Sua construção que de início parece um texto realista dentro dos padrões (Um casal que chega a um hotel de luxo....bebem, flores, tomam banho e etc.) vai desaparecendo com os apontamentos que a autora vai inserindo, como uma arma, a maneira rude com que Ian trata Cate, sua suposta amante, o descaso com o copeiro do hotel, ataques que Cate sofre inexplicavelmente e uma misteriosa ligação recebida por Ian.

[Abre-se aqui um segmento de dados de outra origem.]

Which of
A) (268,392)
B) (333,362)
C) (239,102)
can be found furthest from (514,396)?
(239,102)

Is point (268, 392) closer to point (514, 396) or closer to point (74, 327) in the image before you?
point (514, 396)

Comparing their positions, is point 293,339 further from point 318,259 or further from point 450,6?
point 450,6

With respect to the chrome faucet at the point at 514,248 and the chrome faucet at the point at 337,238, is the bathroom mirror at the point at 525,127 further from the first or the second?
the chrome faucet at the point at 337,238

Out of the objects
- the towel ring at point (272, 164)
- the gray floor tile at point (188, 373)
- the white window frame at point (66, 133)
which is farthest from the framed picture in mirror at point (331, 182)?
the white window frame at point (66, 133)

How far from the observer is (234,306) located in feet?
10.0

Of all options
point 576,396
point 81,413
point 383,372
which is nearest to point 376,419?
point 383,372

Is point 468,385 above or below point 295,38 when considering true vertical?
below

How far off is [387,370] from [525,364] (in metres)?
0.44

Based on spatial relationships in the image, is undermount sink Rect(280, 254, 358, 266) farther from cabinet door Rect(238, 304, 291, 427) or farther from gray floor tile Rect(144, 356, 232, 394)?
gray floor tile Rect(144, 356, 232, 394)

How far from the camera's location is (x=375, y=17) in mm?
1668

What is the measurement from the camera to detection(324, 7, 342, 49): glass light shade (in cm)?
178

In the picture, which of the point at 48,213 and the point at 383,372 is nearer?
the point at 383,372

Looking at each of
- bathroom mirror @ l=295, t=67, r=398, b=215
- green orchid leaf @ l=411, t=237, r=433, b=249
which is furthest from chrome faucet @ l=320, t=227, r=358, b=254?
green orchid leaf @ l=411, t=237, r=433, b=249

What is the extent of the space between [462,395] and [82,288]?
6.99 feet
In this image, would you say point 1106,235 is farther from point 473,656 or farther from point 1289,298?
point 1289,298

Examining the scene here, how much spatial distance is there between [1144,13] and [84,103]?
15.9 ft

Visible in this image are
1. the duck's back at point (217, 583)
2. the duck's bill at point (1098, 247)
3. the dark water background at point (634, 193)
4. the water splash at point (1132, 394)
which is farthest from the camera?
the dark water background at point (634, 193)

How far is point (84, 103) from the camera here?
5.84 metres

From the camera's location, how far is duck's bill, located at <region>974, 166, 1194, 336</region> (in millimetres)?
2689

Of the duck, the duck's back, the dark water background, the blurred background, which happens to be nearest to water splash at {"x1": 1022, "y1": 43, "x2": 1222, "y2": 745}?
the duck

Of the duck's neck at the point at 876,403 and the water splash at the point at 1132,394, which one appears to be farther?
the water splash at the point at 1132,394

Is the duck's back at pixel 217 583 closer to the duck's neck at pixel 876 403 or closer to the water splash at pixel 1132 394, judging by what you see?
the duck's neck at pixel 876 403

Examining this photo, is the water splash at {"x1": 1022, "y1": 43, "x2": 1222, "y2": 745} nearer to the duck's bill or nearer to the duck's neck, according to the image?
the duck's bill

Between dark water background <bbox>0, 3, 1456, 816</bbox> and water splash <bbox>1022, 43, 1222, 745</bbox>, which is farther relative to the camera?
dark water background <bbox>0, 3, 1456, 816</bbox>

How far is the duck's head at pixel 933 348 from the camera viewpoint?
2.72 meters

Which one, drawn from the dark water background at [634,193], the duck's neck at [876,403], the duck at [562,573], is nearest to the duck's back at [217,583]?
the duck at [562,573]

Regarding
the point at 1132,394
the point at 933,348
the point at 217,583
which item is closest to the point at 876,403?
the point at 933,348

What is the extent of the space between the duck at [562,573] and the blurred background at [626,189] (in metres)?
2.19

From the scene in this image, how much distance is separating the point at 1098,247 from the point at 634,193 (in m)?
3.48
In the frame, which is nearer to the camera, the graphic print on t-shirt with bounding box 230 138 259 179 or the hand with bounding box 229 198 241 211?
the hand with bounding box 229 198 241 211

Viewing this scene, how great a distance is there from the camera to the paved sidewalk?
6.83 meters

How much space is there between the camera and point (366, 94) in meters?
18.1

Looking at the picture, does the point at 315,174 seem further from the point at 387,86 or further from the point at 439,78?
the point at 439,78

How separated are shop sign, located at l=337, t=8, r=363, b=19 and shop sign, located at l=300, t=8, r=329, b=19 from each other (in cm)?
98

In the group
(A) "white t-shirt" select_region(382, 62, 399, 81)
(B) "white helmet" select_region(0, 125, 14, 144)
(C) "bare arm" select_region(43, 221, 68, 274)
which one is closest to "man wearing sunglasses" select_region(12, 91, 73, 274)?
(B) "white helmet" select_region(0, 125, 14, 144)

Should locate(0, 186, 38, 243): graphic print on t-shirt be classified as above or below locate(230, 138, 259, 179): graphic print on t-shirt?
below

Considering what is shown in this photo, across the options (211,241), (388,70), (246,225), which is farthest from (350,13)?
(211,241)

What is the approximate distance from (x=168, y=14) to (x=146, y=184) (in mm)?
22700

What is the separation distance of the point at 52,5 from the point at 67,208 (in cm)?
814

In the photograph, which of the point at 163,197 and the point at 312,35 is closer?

Porém já na segunda cena nos fica claro que a cova que está sendo cavada, já não é tão rasa como poderíamos pensar. Logo pela manhã Ian começa a beber. Sofre com dores extremas, a relação do casal entra em colapso e o revólver entra em cena, mas seu gatilho não e apertado.
Ainda na segunda cena Sarah quebra totalmente com todos os aspectos de um teatro realista com a entrada de repente de um soldado e o sumiço inexplicável de Cate.
As ações vão se sucedendo de maneira que o hotel explode, aparece um bebê, cenas de amputamento, estupro e canibalismo.
Magistralmente Sarah coloca em Blasted uma visão pseudo-pessimista do homem, com a imagem simbólica do casal isolado num quarto de hotel que tenta se comunicar (se amar), o que não acontece (ou não conseguem), a invasão da privacidade, inversões entre os personagens do papel de oprimido e opressor, cenas de extremo ódio e violência, que em meio a uma guerra se dilacera ainda na esperança do amor. No belíssimo Obrigado final de Ian.